## REQUIRED ACTIONS
[A] In the child-support guidelines text, rewrite the stretch from "Upon conclusion of" through "ability to pay.", swapping "adjusted gross income" for "net income".
[B] Decide whether each statement agrees with the child-support guidelines text, answering yes or no and quoting the deciding words: (i) The Department of Human Services reviews the guidelines every four years. (ii) Imputation of income may rest on a standard amount. (iii) The court must make a written finding when adjusted gross income is more than $50,000.

## EXTRACTED TEXT
+++

Upon conclusion of the calculation of paragraphs (a) through (e) of this subsection, multiply the monthly amount of adjusted gross income by the appropriate percentage designated in subsection (1) of this section to arrive at the amount of the monthly child-support award unless a court grants a parent's motion for a shared parenting time credit under Section 2 of this act.
(4) In cases in which the adjusted gross income as defined in this section is more than One Hundred Thousand Dollars ($100,000.00) or less than Ten Thousand Dollars ($10,000.00), the court shall make a written finding in the record as to whether or not the application of the guidelines established in this section is reasonable. The court shall take into account the basic subsistence needs of the obligated parent who has a limited ability to pay.
(5) Imputation of income shall not be based upon a standard amount in lieu of fact-gathering. In the absence of specific sufficient evidence of past earnings and employment history to use as the measure of an obligated parent's ability to pay, the recommended child-support obligation amount should be based on available information about the specific circumstances of the obligated parent. This can include, but is not limited to, such factors as assets, residence, job skills, educational attainment, literacy, age, health, criminal record and other employment barriers, and record of seeking work, as well as the local job market, the availability of employers willing to hire the obligated parent, prevailing earnings level in the local community, and other relevant factors in the case.
(6) Unless extended or waived, the Department of Human Services shall review the appropriateness of these guidelines beginning January 1, 1994, and every four (4) years thereafter and report its findings to the Legislature no later than the first day of the regular legislative session of that year. The Legislature shall thereafter amend these guidelines when it finds that amendment is necessary to ensure that equitable support is being awarded in all cases involving the support of minor children.
(7) All orders involving support of minor children, as a matter of law, shall include reasonable medical support. Notice to the obligated parent's employer that medical support has been ordered shall be on a form as prescribed by the Department of Human Services. In any case in which the support of any child is involved, the court shall make the following findings either on the record or in the judgment:
(a) The availability to all parties of health insurance coverage for the child(ren);
(b) The cost of health insurance coverage to all parties.

+++

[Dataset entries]
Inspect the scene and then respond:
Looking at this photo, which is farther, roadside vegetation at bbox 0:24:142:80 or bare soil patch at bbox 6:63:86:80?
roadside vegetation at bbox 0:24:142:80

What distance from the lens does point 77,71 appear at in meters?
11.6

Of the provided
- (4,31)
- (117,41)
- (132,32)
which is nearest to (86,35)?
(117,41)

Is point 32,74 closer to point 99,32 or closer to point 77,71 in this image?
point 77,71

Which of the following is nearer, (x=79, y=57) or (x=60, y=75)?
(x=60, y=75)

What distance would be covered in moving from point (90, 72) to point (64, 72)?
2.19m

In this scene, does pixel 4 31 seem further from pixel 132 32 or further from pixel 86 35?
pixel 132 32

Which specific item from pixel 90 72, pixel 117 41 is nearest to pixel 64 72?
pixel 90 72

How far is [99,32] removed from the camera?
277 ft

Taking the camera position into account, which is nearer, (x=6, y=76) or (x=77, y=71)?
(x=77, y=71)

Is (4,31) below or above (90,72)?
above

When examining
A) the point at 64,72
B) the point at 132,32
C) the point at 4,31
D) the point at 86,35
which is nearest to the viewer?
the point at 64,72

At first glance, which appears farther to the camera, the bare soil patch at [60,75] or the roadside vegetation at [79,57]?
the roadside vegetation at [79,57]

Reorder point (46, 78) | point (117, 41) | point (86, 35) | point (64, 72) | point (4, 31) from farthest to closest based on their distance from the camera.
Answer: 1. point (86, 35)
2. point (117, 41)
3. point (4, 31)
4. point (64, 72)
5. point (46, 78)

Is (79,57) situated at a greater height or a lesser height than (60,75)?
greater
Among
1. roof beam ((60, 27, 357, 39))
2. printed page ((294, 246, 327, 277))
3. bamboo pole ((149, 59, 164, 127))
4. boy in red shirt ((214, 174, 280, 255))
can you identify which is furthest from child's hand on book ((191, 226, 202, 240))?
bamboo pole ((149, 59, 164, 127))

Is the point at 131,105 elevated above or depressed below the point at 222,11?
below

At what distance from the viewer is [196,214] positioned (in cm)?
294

+++

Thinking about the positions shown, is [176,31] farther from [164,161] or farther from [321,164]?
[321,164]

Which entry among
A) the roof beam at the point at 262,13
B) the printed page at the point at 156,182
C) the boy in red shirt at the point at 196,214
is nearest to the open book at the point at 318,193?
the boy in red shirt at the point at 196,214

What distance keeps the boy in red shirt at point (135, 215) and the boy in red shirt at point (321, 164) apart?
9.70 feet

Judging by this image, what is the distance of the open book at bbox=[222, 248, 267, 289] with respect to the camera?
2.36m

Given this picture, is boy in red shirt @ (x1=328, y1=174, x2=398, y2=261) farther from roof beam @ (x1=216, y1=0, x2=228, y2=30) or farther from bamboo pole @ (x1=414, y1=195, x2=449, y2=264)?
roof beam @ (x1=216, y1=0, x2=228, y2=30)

+++

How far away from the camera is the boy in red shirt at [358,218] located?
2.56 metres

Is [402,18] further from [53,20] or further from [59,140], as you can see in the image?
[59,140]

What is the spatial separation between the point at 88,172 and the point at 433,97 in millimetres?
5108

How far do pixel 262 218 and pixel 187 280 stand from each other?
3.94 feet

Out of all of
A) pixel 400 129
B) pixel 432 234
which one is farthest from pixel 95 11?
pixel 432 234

+++

## TASK RESPONSES
[A]
Upon conclusion of the calculation of paragraphs (a) through (e) of this subsection, multiply the monthly amount of net income by the appropriate percentage designated in subsection (1) of this section to arrive at the amount of the monthly child-support award unless a court grants a parent's motion for a shared parenting time credit under Section 2 of this act.
(4) In cases in which the net income as defined in this section is more than One Hundred Thousand Dollars ($100,000.00) or less than Ten Thousand Dollars ($10,000.00), the court shall make a written finding in the record as to whether or not the application of the guidelines established in this section is reasonable. The court shall take into account the basic subsistence needs of the obligated parent who has a limited ability to pay.

[B]
(i) Yes: "every four (4) years thereafter"
(ii) No: "Imputation of income shall not be based upon a standard amount in lieu of fact-gathering."
(iii) No: "more than One Hundred Thousand Dollars ($100,000.00) or less than Ten Thousand Dollars ($10,000.00)"